--- begin RECORDS SUPPLIED ---

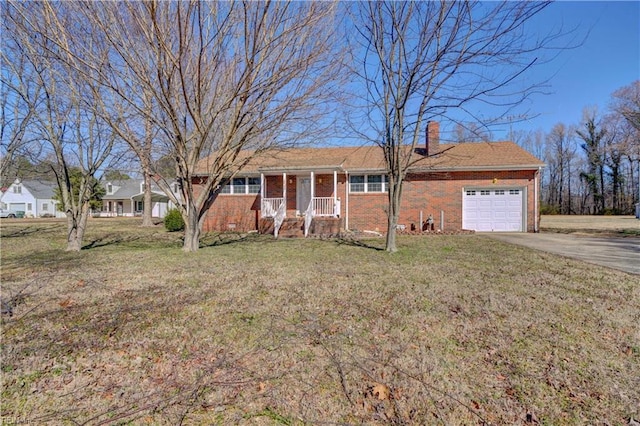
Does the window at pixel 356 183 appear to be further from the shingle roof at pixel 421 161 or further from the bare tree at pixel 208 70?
the bare tree at pixel 208 70

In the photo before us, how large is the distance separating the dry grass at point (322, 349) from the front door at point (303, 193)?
1031cm

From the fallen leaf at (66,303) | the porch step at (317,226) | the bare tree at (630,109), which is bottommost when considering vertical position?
the fallen leaf at (66,303)

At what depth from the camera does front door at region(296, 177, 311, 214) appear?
1566cm

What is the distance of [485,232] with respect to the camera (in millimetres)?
14062

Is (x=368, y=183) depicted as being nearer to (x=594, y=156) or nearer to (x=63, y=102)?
(x=63, y=102)

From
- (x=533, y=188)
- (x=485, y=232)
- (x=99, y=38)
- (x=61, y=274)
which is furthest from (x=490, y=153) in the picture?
(x=61, y=274)

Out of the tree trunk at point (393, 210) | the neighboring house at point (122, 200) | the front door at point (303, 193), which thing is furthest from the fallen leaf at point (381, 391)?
the neighboring house at point (122, 200)

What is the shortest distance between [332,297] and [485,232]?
39.5 ft

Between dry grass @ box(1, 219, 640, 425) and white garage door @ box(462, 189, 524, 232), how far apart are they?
30.6ft

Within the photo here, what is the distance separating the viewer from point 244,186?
16.0m

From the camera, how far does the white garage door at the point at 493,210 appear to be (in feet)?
46.4

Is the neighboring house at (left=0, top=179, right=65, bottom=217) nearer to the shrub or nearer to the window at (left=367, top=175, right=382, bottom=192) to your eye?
the shrub

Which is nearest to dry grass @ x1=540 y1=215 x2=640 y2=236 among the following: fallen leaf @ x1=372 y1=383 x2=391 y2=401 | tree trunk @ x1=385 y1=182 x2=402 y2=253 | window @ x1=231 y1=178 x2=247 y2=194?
tree trunk @ x1=385 y1=182 x2=402 y2=253

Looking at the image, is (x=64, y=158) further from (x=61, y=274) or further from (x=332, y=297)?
(x=332, y=297)
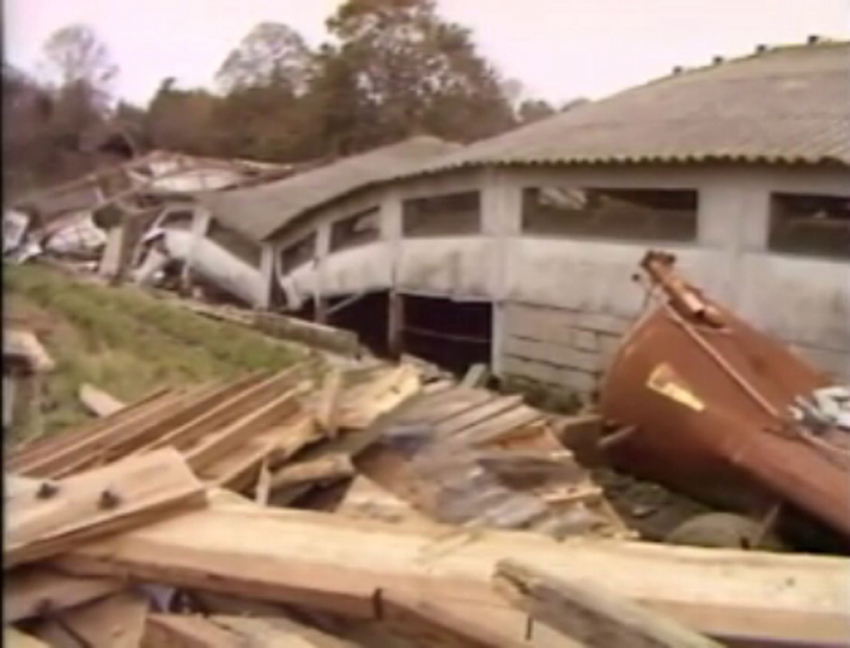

--- end RECORDS SUPPLIED ---

## GIVEN PROBLEM
Format every line from the one containing "Which is nearest" through the end of the material as a JSON list of strings, one string per line, skipping blank lines and leaving out the pictures.

## RESPONSE TO THIS TASK
[
  "Which is nearest to dry grass @ x1=540 y1=215 x2=640 y2=236 among the following: fallen leaf @ x1=372 y1=383 x2=391 y2=401 | tree trunk @ x1=385 y1=182 x2=402 y2=253 | window @ x1=231 y1=178 x2=247 y2=194?",
  "tree trunk @ x1=385 y1=182 x2=402 y2=253",
  "Looking at the image, is (x=64, y=158) further from (x=61, y=274) or further from (x=332, y=297)?",
  "(x=332, y=297)"
]